A cyclic design is able to rank all of the participants and requires only one more game than those required by a tournament. We let the size of the block be 2, and we use an experimental design that compares v treatments. By calculating the observational equations that are derived from the design of the experiments, estimators (for example, estimations of an individual's strength) can be obtained.
In this paper, we validated a cyclic design with an actual dataset. We analyzed all combinations of the actual data, and we showed that there were discrepancies between the estimated ranks and the real ranks. In a cyclic design, the accuracy of the estimated rankings (AER) depends on the initial design, and so it was necessary to improve this.
We conducted a Monte Carlo simulation to compare the AER of a cyclic design to those of two common competitors: a tournament and a league match.

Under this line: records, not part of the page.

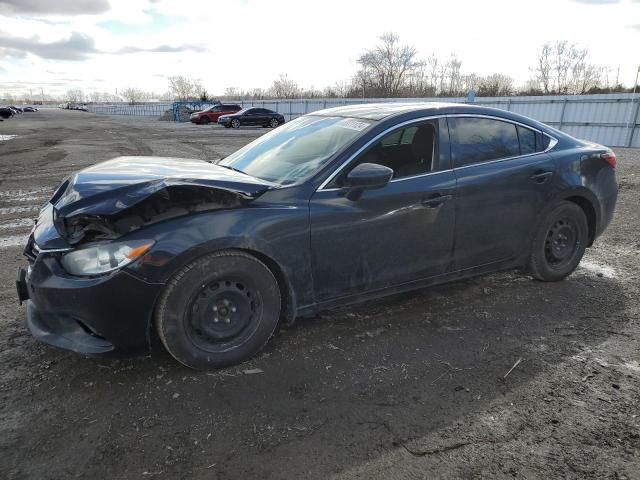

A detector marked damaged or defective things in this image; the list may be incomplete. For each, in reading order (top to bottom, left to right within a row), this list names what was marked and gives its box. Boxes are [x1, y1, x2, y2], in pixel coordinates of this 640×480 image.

crumpled hood [55, 156, 272, 218]
broken headlight [60, 239, 155, 276]
damaged front bumper [18, 251, 162, 356]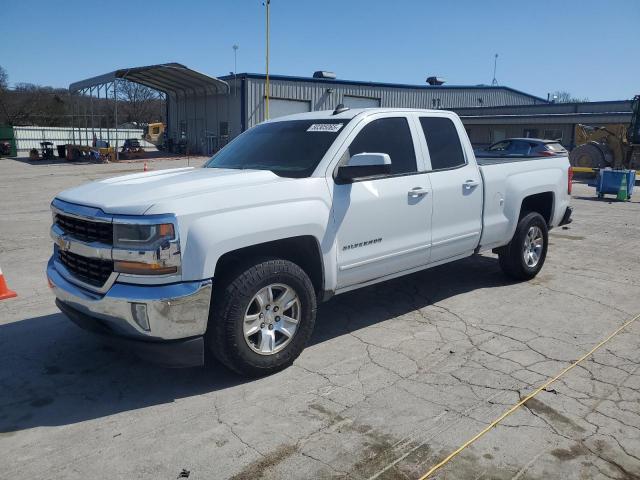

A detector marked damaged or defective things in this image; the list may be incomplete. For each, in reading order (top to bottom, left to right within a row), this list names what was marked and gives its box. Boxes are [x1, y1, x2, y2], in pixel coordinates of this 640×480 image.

cracked asphalt [1, 156, 640, 478]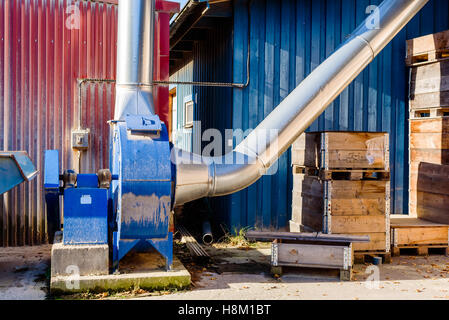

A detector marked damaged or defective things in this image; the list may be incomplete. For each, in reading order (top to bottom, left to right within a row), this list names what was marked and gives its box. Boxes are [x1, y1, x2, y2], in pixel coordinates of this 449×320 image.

rusty metal surface [0, 0, 117, 245]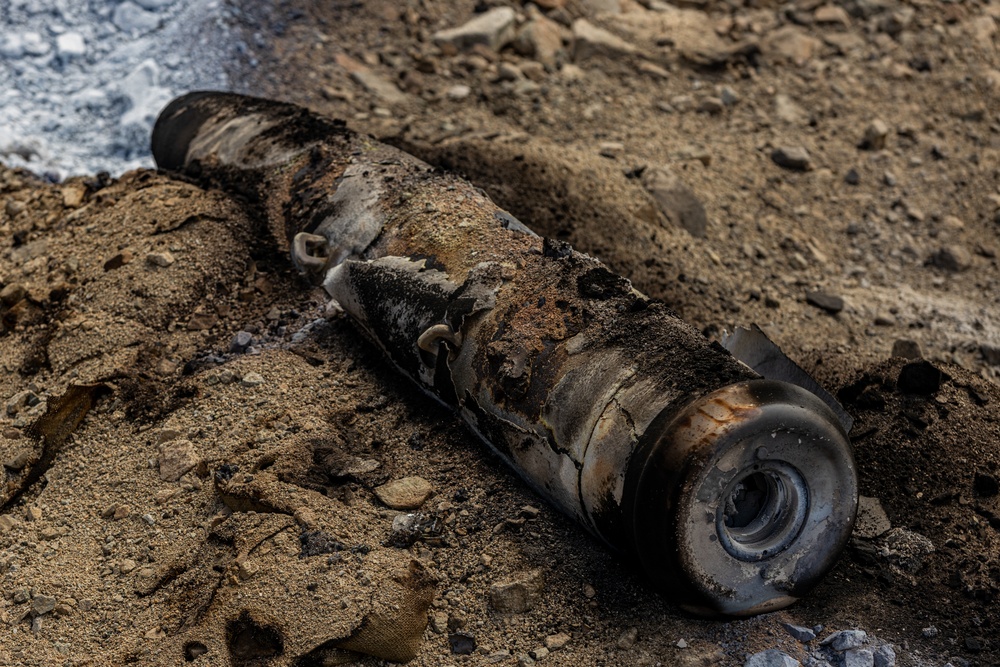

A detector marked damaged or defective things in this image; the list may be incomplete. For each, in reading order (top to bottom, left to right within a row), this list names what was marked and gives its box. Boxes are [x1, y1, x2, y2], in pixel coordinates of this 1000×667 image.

rusted missile casing [152, 91, 856, 620]
burnt metal cylinder [152, 91, 856, 620]
burnt debris piece [152, 91, 856, 620]
charred metal fragment [152, 91, 856, 620]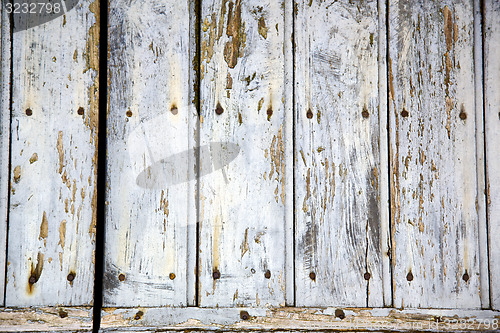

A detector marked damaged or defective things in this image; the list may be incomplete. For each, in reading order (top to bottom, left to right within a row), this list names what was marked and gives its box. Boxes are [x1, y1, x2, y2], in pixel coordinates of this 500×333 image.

rust stain [224, 0, 245, 68]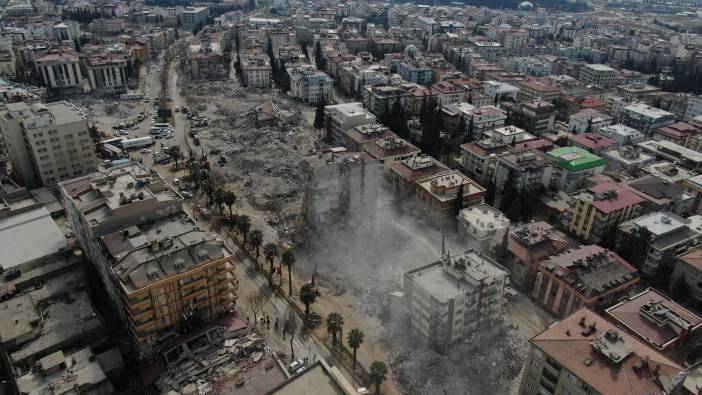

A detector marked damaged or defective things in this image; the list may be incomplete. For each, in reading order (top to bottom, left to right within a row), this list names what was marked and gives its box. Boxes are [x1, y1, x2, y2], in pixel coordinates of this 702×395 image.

damaged apartment building [59, 162, 238, 354]
damaged apartment building [402, 251, 512, 352]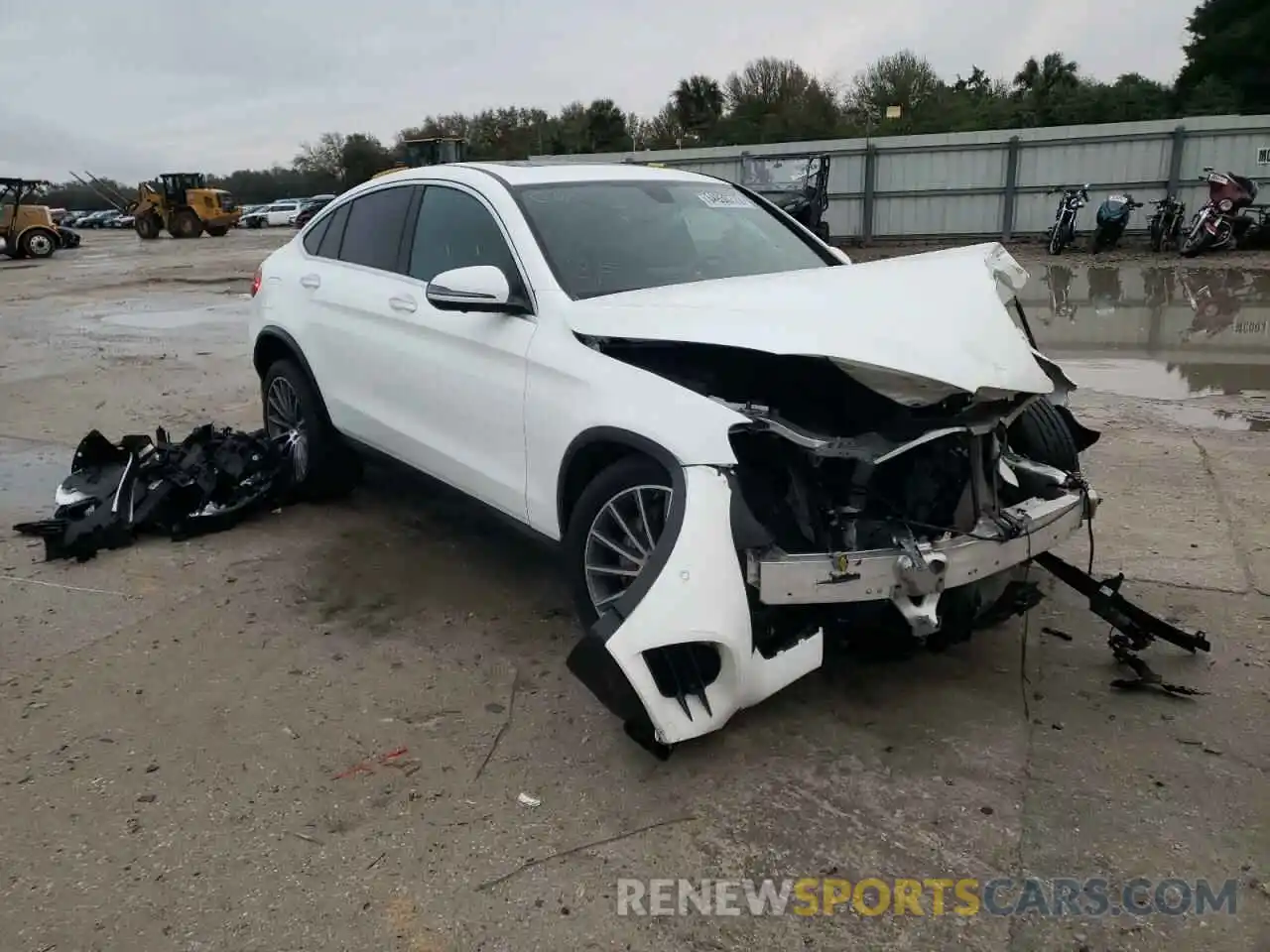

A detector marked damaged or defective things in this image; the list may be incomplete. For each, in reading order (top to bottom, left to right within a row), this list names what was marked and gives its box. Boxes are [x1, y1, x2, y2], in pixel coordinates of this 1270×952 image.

crumpled hood [568, 242, 1048, 401]
detached bumper [572, 466, 1095, 750]
severe front damage [564, 246, 1206, 758]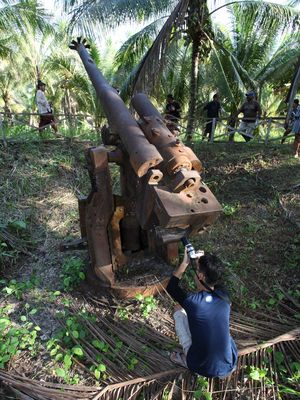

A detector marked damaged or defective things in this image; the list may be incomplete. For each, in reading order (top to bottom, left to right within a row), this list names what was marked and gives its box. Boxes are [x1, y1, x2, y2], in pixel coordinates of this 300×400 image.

rusty cannon [68, 38, 223, 296]
rusted metal surface [71, 37, 223, 298]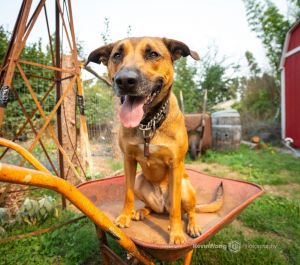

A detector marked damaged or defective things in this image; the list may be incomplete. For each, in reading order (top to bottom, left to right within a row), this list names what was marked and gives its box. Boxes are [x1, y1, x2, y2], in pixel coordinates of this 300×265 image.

rusty orange wheelbarrow tray [0, 137, 262, 262]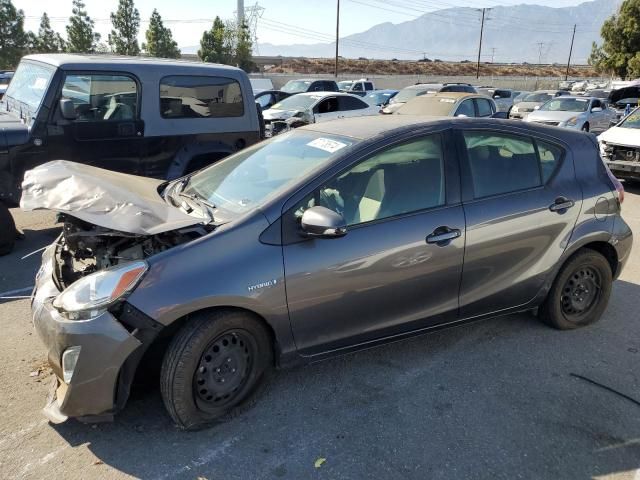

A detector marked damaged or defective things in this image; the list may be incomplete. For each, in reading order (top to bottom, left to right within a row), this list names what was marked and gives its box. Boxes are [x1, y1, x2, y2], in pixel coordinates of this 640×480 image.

damaged toyota prius c [23, 115, 632, 428]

In addition, we proposed a cyclic design combined with the Swiss system to compare the AER to other competitors. We found that the estimated ranking produced by the proposed cyclic design is more accurate than that produced by a tournament. Furthermore, we conducted a Monte Carlo simulation in which we used the similar model by adding interaction effects. We found that the AER of all methods were reduced compared to the previous results. In particular, interaction effects have a strong influence on the results of the cyclic designs. To improve performance, we proposed a further extended cyclic design that is robust to the interaction effects. We performed a Monte Carlo simulation that confirmed that the extended cyclic design is superior to the original cyclic design.